When I first visited Zaragoza in 1994, I arrived by boat after a grueling three hours pounding our way up stream, swerving fallen trees and engine-choking flotsam. Almost at our destination, as the sun cast a golden hue over sandbanks and hillocks leveled by the scratchings of artisanal mines, we were waved to halt by camouflaged men somewhere in the distance. As our engine petered-out and eyes focused on the men, we realized by the standard issue boots and olive emblems that we were going to be checked, padded down and questioned by Colombia’s “contra guerrilla.” The fact that there were so many soldiers, donning black bandanas and strapped to their Galils, confirmed that we were deep in ELN held territory, constantly fought over by FARC, and with a clandestine counter insurgency lurking the shadows.

These were different times than when Burcher could take out his Voigtlander to capture herons along the Nechí River. In my case, I had to disarm my lenses from my Nikons and unclasp the plastic from 35 mm film canisters to prove that Kodak made moments, and I had drifted into one. After a respite in the shade, with a growling military mascot included, we reached Zaragoza. On assignment to take aerial photographs of work at a Canadian gold mine in progress, after two days traveling from Bogotá, I had arrived at my own “heart of darkness,” by nightfall.
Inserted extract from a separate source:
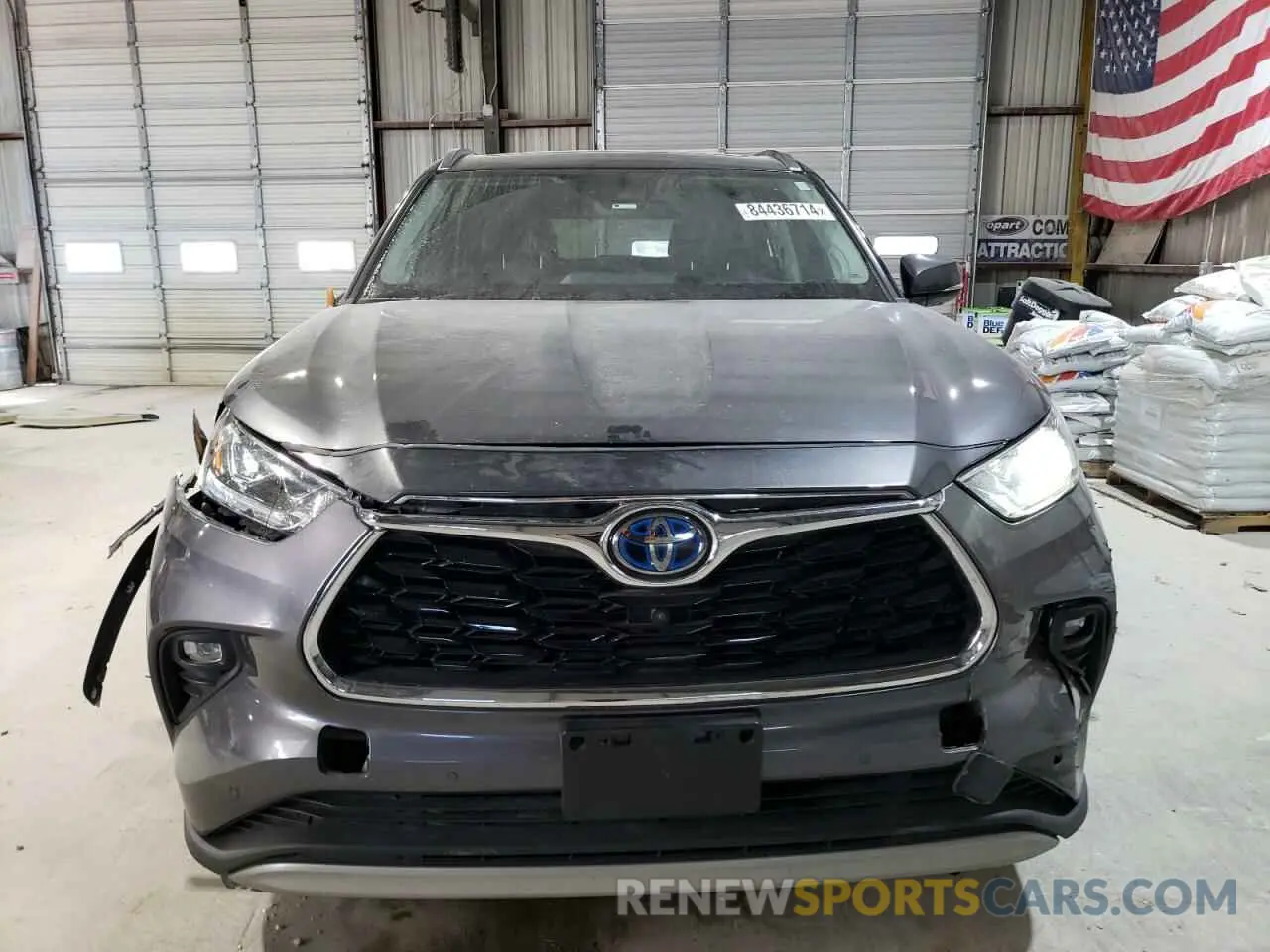 5 Photograph of a damaged car 5TDEBRCH6MS029382 TOYOTA HIGHLANDER 2021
The “El Limón” mining venture was short lived after the ELN turned up one day at the gates and took several miners on a long walk through the foothills of eastern Antioquia. Several years later, these same Maoist guerrillas detonated a bomb under an active gas pipeline, which generated a huge fireball near the hamlet of Machuca, reducing the village to ash and killing 84 persons.

The 1998 tragedy of Machuca tainted any ambition the ELN might have had in being taken seriously as a rebel organization fighting on behalf of the poor and disenfranchised. As the second guerrilla group operating in Colombia, the National Liberation Army, also wants to have a voice at the peace talks taking place in Havana, Cuba between FARC and the official negotiators. The ELN’s exploratory bid to enter into formal talks with the government appears to have stalled though, and the rebels have intensified their attacks against the army and state infrastructure in recent weeks.

The photograph of “Cartagena” moored along the Nechi River is emblematic of an age of exploration in Colombia. During the 1950s, many foreigners came to these shores to tap into new opportunities, resource-based mainly, and with multinationals eager to boost this country’s supply of emeralds, coffee, sugar and coal. Some outsiders came here to set up businesses: everything from advertising to insurance. Foreigners have always played an important role in Colombia’s history. From Mr.Burcher working with Pato Consolidated Gold Dredging Co., to one Mrs. Gaul running a rebellious guest house in La Candelaria for recently disembarked Brits, or even Japanese families who settled in Caloto, Cauca, with the idea to grow rice, intrepid immigration has contributed to the wealth of this nation. As we reach for peace with FARC in Havana, life along the Nechí (and many regions of this land), remains far from picture perfect.

The conflict which has raged, and claimed the lives of so many, may take generations to reach some sense of closure and reconciliation. For this, the government should sit down at the table with the ELN. Instead, the government wants to hit the ELN hard. We risk now continuing a cycle of violence, creating more resentment, with those who choose to take up arms, rather than a camera.